Text shown ::
- Opening Delimiter -
Permalink for Comment #1376250778 by smoothatonalsnd

, comment by smoothatonalsnd
smoothatonalsnd @solargarlic78 said:
I totally get the dissonance of thinking of the I as the V (because the V wants to resolve etc etc.) But insofar as the Grateful Dead inaugurated jams music with Dark Star (A Mixo), I like to think of that as jamming on the V chord in D major scale. (This all has to do probably with how I learned my scales on guitar and then tried to transpose them to modes). So much jam music is this jamming on the V chord imo.
I think your last point is the main difference in the way you see this versus how Mike and I do, and totally makes sense from a practical standpoint. Your viewpoint is entirely consistent with the way you approach mode, that is, you "learned your scales on guitar and then tried to transpose them to modes." Jamming on the V chord in D major is, of course, the same pitch collection as an A mixolydian mode: D, E, F#, G, A, B, C#, but oriented to begin and end with A. So you're looking at the fret board and thinking "OK, I play a D major scale but jam around the fifth scale degree." You have D major in mind because you are thinking of pitch collections, not harmonic functions.

It also has to do with your terminology, which again is totally consistent with the way an improvising rock guitarist thinks about notes versus the way a classically-trained theorist does. What you call "jamming on the V chord" I would describe as "jamming on scale degree 5 in a D major scale." The difference is in the subtle significations of "V" versus "5." One connotes a scale degree and essentially melodic function, the other is a harmonic function (dominant), and essentially harmonic function. There is no phantom D major chord holding everything together in "Dark Star," it's "in A" as much as "Disease" is "in A." The fact that you jam on A mixolydian, and think of it as jamming on scale degree 5 in a D major pitch collection, does not take away from the "A-ness" of Disease's key.
- Closing Delimiter -
What to do ::
A. From the comment on modes, copy the passage between "It also has" and "of Disease's key.", inclusive.
B. In the comment on modes, which pitches make up an A mixolydian mode?
C. Can you continue the comment on modes from its last sentence?

Provided information ::
- Opening Delimiter -
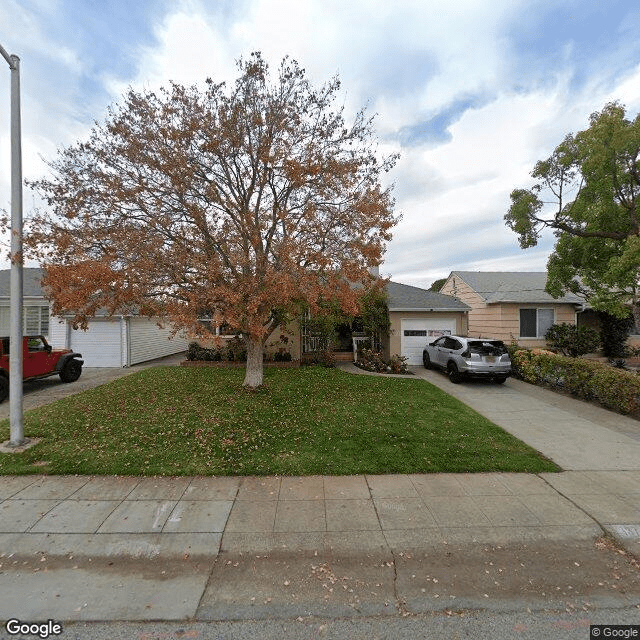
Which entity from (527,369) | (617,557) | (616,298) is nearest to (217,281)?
(617,557)

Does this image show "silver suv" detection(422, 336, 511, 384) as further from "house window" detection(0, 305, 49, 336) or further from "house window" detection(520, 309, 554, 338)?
"house window" detection(0, 305, 49, 336)

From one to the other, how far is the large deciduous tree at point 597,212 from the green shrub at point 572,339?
314cm

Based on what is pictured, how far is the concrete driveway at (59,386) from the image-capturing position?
29.3 ft

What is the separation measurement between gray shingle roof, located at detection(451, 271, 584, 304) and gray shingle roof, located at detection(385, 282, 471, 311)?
93.0 inches

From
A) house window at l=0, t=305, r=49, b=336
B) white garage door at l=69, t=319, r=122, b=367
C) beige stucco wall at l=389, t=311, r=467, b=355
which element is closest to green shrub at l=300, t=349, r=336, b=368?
beige stucco wall at l=389, t=311, r=467, b=355

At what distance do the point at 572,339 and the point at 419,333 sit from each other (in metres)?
6.92

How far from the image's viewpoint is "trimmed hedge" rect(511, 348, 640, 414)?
26.3 feet

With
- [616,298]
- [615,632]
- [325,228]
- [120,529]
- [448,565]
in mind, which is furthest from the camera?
[616,298]

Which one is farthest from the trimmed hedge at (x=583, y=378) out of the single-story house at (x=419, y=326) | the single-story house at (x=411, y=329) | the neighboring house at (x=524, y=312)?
the neighboring house at (x=524, y=312)

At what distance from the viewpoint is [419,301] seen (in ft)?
50.4

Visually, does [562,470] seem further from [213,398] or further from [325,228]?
[213,398]

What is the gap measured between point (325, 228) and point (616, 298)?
10.4m

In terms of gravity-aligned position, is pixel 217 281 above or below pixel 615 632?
above

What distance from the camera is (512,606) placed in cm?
273
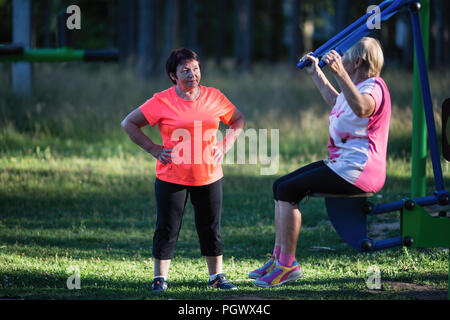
- Closing Delimiter -
Results of the exercise ::
A.
It also has to do with your terminology, which again is totally consistent with the way an improvising rock guitarist thinks about notes versus the way a classically-trained theorist does. What you call "jamming on the V chord" I would describe as "jamming on scale degree 5 in a D major scale." The difference is in the subtle significations of "V" versus "5." One connotes a scale degree and essentially melodic function, the other is a harmonic function (dominant), and essentially harmonic function. There is no phantom D major chord holding everything together in "Dark Star," it's "in A" as much as "Disease" is "in A." The fact that you jam on A mixolydian, and think of it as jamming on scale degree 5 in a D major pitch collection, does not take away from the "A-ness" of Disease's key.

B. D, E, F#, G, A, B, C#, oriented to begin and end with A.

C.
I hope this makes sense and also doesn't come off as pretentious or derogatory! I'm a teacher, specifically a music history teacher, so it's difficult for me to talk about this stuff sometimes without sounding pedantic. But my point is that we all are hearing this the same way, but we're just using different terminology to describe it, and that terminology is most determined by what our introduction to music theory was. If your introduction to music theory is a typical classical music college course, then you're going to describe it differently than if your introduction to music theory is trying to understand how to work your way around a guitar to play improvisational rock music.